Updated June, 2023.

Project Experiences

Simple Covariance Matrix Self-Adaptation Evolution Strategy with Repelling Subpopulations

Main Researcher | SUSTech, May 2021
Advisor: Prof. Xin Yao

  • Goal: multimodal optimisation is an important research field of evolutionary computation. This work aims to adopt Niching method to solve such an optimisation problem and participate in the GECCO 2022 Competition.

  • Actions & Achievements: proposed a simple covariance matrix self-adaptation evolution strategy with repelling subpopulations (Simple-RS-CMSA-ES). The algorithm uses CMSA-ES to update each Niche, and adopts taboo regions to ensure exploration and exploitation. For functions with low dimensions or few peaks, the algorithm can find out all peaks. With the increase in the number of peaks or dimensions, the PR value of the algorithm decreases due to its limited local search ability. But in general, the performance of this algorithm ranks among the top 3 in the same course. [report]

Optimization of the initialization of item grouping under the BIGO model

Main Researcher | SUSTech, Apr 2021
Advisor: Prof. Xin Yao

  • Goal: Jing Xie et al. Proposed a Bi-level Grouping Optimization model (BIGO) for Grouping Constrained Storage Location Assignment Problems (SLAP-GC). However, this method has limitations in policy initialization such as randomly grouping items, which limits the convergence speed of the algorithm to find the optimal strategy. As such, this work aims to optimize the initialization of item grouping.

  • Actions & Achievements: three different heuristic information about the picking frequency are used and tested in the initial item grouping.
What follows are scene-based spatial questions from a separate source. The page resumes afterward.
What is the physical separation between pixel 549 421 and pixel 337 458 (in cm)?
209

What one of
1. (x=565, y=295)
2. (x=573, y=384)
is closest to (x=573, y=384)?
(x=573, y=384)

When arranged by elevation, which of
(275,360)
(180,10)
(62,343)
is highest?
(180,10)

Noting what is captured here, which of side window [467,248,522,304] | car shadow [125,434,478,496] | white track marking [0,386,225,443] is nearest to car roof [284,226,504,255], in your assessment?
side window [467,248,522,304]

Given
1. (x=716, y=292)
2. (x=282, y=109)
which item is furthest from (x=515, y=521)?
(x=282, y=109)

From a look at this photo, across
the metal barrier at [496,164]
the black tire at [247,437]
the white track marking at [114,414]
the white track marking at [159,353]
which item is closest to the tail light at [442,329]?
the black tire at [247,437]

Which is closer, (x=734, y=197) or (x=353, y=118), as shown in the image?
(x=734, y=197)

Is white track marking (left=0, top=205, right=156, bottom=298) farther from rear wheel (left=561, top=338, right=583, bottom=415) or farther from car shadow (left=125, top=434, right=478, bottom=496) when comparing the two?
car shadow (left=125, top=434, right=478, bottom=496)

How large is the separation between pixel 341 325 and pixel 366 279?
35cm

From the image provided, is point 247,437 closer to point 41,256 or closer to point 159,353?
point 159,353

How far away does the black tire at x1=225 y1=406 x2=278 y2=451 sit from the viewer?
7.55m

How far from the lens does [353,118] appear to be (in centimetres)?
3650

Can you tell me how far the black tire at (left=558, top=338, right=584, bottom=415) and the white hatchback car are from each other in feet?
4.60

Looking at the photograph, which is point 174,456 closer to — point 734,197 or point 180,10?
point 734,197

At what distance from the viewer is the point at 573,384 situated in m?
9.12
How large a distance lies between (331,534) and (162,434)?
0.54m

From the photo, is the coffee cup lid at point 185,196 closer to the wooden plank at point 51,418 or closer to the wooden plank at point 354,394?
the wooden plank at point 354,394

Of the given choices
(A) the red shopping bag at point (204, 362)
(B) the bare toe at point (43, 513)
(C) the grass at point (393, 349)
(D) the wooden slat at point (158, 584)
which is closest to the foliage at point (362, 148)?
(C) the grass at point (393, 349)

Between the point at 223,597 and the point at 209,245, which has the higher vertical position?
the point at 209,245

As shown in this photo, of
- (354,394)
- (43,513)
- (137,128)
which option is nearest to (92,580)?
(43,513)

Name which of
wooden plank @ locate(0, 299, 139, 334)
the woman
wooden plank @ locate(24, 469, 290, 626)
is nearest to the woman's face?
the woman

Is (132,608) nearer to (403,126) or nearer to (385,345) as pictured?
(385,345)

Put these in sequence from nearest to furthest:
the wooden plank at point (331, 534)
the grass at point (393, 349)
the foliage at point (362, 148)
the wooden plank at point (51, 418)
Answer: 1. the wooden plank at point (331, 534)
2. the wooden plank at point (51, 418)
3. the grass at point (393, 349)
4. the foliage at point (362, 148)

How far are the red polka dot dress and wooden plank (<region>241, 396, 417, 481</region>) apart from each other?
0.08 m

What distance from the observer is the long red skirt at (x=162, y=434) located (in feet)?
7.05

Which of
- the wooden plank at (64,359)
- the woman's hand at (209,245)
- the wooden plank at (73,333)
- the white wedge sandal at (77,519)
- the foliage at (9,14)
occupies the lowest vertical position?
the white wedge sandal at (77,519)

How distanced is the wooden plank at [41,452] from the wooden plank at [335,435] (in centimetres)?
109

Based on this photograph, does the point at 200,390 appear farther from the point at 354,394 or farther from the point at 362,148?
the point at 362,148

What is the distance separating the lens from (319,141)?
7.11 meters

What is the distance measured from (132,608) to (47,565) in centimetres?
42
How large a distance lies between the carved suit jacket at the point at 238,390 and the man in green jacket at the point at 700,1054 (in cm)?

According to Wilcoxon signed rank test statistics, the method used K-Means clustering performs better on our data sets, effectively obtaining better initial grouping strategies and accelerating the convergence speed of tabu search. [report]

Optimization of the convergence speed and the local search ability of the IFEP algorithm

Main Researcher | SUSTech, Mar 2021
Advisor: Prof. Xin Yao

  • Goal: the single objective numerical optimisation problem with bounded constraints is a classical problem in the field of evolutionary computing. CEP, FEP, IFEP and related algorithms have been applied to this problem. IFEP has the best search performance, but there is still optimisation space. This work aims to improve the convergence speed and local search ability of the IFEP algorithm.

  • Actions & Achievements: added simple arithmetic recombination to the IFEP algorithm, which extends the space of searching and increases the velocity of convergence; adopted elitist strategy in unconditional global local search and proposed an optimised mutation standard deviation coefficient equation and introduced it into the conditional local search, improving the local search capability near the optimal value. [report]

Electronic Control of Five Kinds of Robots in Robomaster (China University Robot Competition)

Head of the Electronic Control Group | HIT, Aug 2017 - Aug 2019

  • Completed the control of five robots, including writing code, building peripheral circuits and debugging robots.

  • Added the object-oriented concept to the driver code of the peripheral devices of the robot controller, and designed task scheduling and monitoring for the peripheral devices.

  • Used a gyroscope, accelerometer and other sensors for data fusion to sense the robot's state, realised three-dimensional positioning of PTZ through cascade PID algorithm, and realised motion calculation of omnidirectional chassis.

  • Guided teammates in developing the upper computer and completed various debugging tools.

  • Realize the smoothness of robot operation through filtering algorithm, and complete innovative functions such as “gyro rotation”

There are many projects that I completed in the process of science and innovation competitions being omitted here.